Task statement: The data below is to be returned in full and exactly.

□ □ □ □ □

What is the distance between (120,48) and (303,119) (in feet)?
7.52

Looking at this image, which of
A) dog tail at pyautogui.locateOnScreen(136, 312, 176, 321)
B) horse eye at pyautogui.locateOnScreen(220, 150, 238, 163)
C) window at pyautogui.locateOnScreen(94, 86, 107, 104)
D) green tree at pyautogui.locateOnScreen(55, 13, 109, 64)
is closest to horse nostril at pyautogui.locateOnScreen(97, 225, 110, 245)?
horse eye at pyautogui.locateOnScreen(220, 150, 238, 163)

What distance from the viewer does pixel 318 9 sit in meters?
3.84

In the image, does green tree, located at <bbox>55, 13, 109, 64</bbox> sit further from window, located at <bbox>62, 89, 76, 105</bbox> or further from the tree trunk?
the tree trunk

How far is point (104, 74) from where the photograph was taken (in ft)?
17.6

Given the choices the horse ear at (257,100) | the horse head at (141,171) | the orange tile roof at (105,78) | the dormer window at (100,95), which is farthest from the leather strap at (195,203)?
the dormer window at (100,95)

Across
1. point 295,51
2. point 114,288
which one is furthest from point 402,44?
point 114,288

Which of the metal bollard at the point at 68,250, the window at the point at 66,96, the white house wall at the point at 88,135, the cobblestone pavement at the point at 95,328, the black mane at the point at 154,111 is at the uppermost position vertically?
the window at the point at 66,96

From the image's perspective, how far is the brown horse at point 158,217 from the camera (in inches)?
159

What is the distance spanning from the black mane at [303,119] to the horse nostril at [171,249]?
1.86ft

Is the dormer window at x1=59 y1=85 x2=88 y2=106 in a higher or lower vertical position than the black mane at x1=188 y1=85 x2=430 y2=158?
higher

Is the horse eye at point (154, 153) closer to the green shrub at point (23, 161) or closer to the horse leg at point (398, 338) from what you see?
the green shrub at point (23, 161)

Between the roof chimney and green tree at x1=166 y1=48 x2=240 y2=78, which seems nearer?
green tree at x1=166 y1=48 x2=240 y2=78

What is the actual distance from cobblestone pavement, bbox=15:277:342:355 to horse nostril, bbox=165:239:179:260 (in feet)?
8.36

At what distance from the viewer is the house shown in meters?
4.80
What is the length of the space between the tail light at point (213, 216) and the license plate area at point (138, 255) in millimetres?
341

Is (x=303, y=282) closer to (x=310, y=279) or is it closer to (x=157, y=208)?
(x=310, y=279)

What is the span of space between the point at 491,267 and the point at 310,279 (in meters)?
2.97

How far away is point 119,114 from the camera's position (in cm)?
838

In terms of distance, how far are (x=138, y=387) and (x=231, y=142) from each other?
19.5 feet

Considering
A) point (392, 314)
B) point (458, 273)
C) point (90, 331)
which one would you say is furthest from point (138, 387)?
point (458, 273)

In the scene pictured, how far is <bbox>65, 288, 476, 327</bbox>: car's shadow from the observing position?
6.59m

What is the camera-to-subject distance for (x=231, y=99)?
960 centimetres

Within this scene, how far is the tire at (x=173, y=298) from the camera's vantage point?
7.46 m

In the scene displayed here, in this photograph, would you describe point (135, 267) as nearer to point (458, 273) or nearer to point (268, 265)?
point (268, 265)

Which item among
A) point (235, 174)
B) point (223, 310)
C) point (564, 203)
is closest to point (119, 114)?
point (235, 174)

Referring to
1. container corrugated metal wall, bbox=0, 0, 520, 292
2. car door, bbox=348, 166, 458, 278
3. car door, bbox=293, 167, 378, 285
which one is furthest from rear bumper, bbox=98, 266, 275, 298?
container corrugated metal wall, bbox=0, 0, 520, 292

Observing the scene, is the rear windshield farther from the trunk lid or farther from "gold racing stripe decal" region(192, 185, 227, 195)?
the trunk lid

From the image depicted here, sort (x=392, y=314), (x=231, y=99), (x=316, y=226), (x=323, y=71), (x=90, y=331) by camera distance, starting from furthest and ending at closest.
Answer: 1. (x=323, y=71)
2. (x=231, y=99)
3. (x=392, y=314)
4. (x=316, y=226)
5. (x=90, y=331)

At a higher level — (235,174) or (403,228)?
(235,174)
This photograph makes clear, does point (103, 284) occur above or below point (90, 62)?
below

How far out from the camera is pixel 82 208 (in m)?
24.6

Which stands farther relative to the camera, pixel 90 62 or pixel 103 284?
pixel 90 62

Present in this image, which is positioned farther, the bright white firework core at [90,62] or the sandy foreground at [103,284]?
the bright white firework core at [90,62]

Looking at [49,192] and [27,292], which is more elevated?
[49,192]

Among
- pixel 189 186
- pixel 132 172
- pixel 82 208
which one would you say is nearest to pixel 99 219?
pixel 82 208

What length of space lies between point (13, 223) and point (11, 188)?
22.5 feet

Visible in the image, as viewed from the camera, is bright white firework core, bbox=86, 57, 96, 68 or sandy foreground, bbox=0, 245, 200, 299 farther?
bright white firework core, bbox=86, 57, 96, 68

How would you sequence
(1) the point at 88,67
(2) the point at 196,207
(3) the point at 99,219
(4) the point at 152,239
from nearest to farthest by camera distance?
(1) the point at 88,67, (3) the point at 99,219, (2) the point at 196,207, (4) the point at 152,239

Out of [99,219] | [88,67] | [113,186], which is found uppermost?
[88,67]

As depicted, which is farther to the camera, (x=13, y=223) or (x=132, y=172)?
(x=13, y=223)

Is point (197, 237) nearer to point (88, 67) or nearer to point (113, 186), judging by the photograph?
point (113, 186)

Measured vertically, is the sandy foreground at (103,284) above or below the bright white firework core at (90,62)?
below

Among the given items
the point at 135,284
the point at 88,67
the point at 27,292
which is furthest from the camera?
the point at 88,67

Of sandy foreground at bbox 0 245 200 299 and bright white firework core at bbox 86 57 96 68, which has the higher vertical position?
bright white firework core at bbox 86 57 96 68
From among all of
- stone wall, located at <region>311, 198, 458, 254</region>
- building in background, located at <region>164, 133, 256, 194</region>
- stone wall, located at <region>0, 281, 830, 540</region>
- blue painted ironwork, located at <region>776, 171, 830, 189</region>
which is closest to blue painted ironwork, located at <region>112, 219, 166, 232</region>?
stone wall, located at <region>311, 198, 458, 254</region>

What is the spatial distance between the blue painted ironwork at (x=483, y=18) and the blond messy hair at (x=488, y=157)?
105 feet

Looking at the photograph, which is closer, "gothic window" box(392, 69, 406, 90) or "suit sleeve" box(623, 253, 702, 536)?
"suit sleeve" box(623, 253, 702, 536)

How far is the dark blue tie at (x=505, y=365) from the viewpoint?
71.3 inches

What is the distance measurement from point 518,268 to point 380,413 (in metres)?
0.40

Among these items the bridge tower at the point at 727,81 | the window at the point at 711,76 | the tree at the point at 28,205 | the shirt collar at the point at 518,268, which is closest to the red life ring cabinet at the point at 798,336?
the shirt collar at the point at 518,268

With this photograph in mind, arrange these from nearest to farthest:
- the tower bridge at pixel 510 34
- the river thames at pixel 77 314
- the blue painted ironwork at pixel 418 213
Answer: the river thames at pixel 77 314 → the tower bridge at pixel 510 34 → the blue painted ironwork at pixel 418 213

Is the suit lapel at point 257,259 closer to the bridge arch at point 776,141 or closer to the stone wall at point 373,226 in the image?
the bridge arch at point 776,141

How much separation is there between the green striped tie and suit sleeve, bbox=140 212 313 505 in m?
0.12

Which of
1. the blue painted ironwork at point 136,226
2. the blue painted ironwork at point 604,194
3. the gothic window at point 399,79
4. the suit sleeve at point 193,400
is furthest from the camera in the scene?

□ □ □ □ □

Finished answer:
What is the distance between (120,48) and (303,119) (in feet)?
7.52

Looking at this image, which of
A) dog tail at pyautogui.locateOnScreen(136, 312, 176, 321)
B) horse eye at pyautogui.locateOnScreen(220, 150, 238, 163)
C) window at pyautogui.locateOnScreen(94, 86, 107, 104)
D) green tree at pyautogui.locateOnScreen(55, 13, 109, 64)
is closest to horse nostril at pyautogui.locateOnScreen(97, 225, 110, 245)?
horse eye at pyautogui.locateOnScreen(220, 150, 238, 163)

What distance from the viewer does pixel 318 9 sit in meters?
3.84

In the image, does green tree, located at <bbox>55, 13, 109, 64</bbox> sit further from window, located at <bbox>62, 89, 76, 105</bbox> or further from the tree trunk?
the tree trunk

How far is point (104, 74) from where the photograph was taken (in ft)?
17.6

Given the choices the horse ear at (257,100) | the horse head at (141,171) | the orange tile roof at (105,78) | the dormer window at (100,95), which is farthest from the leather strap at (195,203)?
the dormer window at (100,95)

Across
1. point 295,51
2. point 114,288
which one is furthest from point 402,44?
point 114,288

Which of the metal bollard at the point at 68,250, the window at the point at 66,96, the white house wall at the point at 88,135, the cobblestone pavement at the point at 95,328, the black mane at the point at 154,111 is at the uppermost position vertically?
the window at the point at 66,96

From the image's perspective, how far is the brown horse at point 158,217 from the camera (in inches)?
159

What is the distance spanning from the black mane at [303,119] to the horse nostril at [171,249]?
1.86ft

Is the dormer window at x1=59 y1=85 x2=88 y2=106 in a higher or lower vertical position than the black mane at x1=188 y1=85 x2=430 y2=158?
higher

Is the horse eye at point (154, 153) closer to the green shrub at point (23, 161) or closer to the horse leg at point (398, 338) from what you see?
the green shrub at point (23, 161)

Between the roof chimney and green tree at x1=166 y1=48 x2=240 y2=78, which seems nearer?
green tree at x1=166 y1=48 x2=240 y2=78

What is the actual distance from cobblestone pavement, bbox=15:277:342:355 to horse nostril, bbox=165:239:179:260 (in feet)?
8.36

At what distance from the viewer is the house shown in meters?
4.80
What is the length of the space between the tail light at point (213, 216) and the license plate area at point (138, 255) in millimetres?
341

Is (x=303, y=282) closer to (x=310, y=279) or is it closer to (x=157, y=208)?
(x=310, y=279)

What is the span of space between the point at 491,267 and the point at 310,279 (in meters)?
2.97

How far away is point 119,114 from the camera's position (in cm)?
838

In terms of distance, how far are (x=138, y=387) and (x=231, y=142) from each other?
19.5 feet

Considering
A) point (392, 314)
B) point (458, 273)
C) point (90, 331)
which one would you say is furthest from point (138, 387)?
point (458, 273)

In the scene pictured, how far is <bbox>65, 288, 476, 327</bbox>: car's shadow from the observing position?
6.59m

What is the camera-to-subject distance for (x=231, y=99)?
960 centimetres

Within this scene, how far is the tire at (x=173, y=298) from the camera's vantage point?
7.46 m

In the scene displayed here, in this photograph, would you describe point (135, 267) as nearer to point (458, 273) or nearer to point (268, 265)?
point (268, 265)

Which item among
A) point (235, 174)
B) point (223, 310)
C) point (564, 203)
is closest to point (119, 114)?
point (235, 174)

Referring to
1. container corrugated metal wall, bbox=0, 0, 520, 292
2. car door, bbox=348, 166, 458, 278
3. car door, bbox=293, 167, 378, 285
which one is furthest from rear bumper, bbox=98, 266, 275, 298?
container corrugated metal wall, bbox=0, 0, 520, 292

Observing the scene, is the rear windshield farther from the trunk lid or farther from "gold racing stripe decal" region(192, 185, 227, 195)?
the trunk lid

From the image depicted here, sort (x=392, y=314), (x=231, y=99), (x=316, y=226), (x=323, y=71), (x=90, y=331) by camera distance, starting from furthest and ending at closest.
Answer: 1. (x=323, y=71)
2. (x=231, y=99)
3. (x=392, y=314)
4. (x=316, y=226)
5. (x=90, y=331)

At a higher level — (235,174) or (403,228)?
(235,174)
This photograph makes clear, does point (103, 284) occur above or below point (90, 62)?
below

How far out from the camera is pixel 82 208 (in m)?
24.6

Which stands farther relative to the camera, pixel 90 62 or pixel 103 284?
pixel 90 62

Present in this image, which is positioned farther, the bright white firework core at [90,62] or the sandy foreground at [103,284]?
the bright white firework core at [90,62]

Looking at [49,192] and [27,292], which is more elevated?
[49,192]

Among
- pixel 189 186
- pixel 132 172
- pixel 82 208
which one would you say is nearest to pixel 99 219?
pixel 82 208

What length of space lies between point (13, 223) and point (11, 188)?
22.5 feet

Visible in the image, as viewed from the camera, is bright white firework core, bbox=86, 57, 96, 68 or sandy foreground, bbox=0, 245, 200, 299 farther?
bright white firework core, bbox=86, 57, 96, 68

How would you sequence
(1) the point at 88,67
(2) the point at 196,207
(3) the point at 99,219
(4) the point at 152,239
from nearest to farthest by camera distance?
(1) the point at 88,67, (3) the point at 99,219, (2) the point at 196,207, (4) the point at 152,239

Out of [99,219] | [88,67] | [113,186], which is found uppermost?
[88,67]

As depicted, which is farther to the camera, (x=13, y=223) or (x=132, y=172)?
(x=13, y=223)

Is point (197, 237) nearer to point (88, 67) or nearer to point (113, 186), judging by the photograph?
point (113, 186)

Measured vertically, is the sandy foreground at (103,284) above or below the bright white firework core at (90,62)?
below

Among the given items
the point at 135,284
the point at 88,67
the point at 27,292
which is furthest from the camera?
the point at 88,67

Of sandy foreground at bbox 0 245 200 299 and bright white firework core at bbox 86 57 96 68, which has the higher vertical position?
bright white firework core at bbox 86 57 96 68
From among all of
- stone wall, located at <region>311, 198, 458, 254</region>
- building in background, located at <region>164, 133, 256, 194</region>
- stone wall, located at <region>0, 281, 830, 540</region>
- blue painted ironwork, located at <region>776, 171, 830, 189</region>
which is closest to blue painted ironwork, located at <region>112, 219, 166, 232</region>?
stone wall, located at <region>311, 198, 458, 254</region>

What is the spatial distance between the blue painted ironwork at (x=483, y=18) and the blond messy hair at (x=488, y=157)?
105 feet

Looking at the photograph, which is closer, "gothic window" box(392, 69, 406, 90) or "suit sleeve" box(623, 253, 702, 536)?
"suit sleeve" box(623, 253, 702, 536)

How far is the dark blue tie at (x=505, y=365) from the viewpoint?
71.3 inches

What is the distance measurement from point 518,268 to point 380,413 (in metres)?
0.40

Among these items the bridge tower at the point at 727,81 | the window at the point at 711,76 | the tree at the point at 28,205 | the shirt collar at the point at 518,268, which is closest to the red life ring cabinet at the point at 798,336?
the shirt collar at the point at 518,268

With this photograph in mind, arrange these from nearest to farthest:
- the tower bridge at pixel 510 34
- the river thames at pixel 77 314
- the blue painted ironwork at pixel 418 213
Answer: the river thames at pixel 77 314 → the tower bridge at pixel 510 34 → the blue painted ironwork at pixel 418 213

Is the suit lapel at point 257,259 closer to the bridge arch at point 776,141 or closer to the stone wall at point 373,226 in the image?
the bridge arch at point 776,141

How much separation is there between the green striped tie and suit sleeve, bbox=140 212 313 505 in m?
0.12

Which of
1. the blue painted ironwork at point 136,226
2. the blue painted ironwork at point 604,194
3. the gothic window at point 399,79
4. the suit sleeve at point 193,400
is furthest from the camera in the scene?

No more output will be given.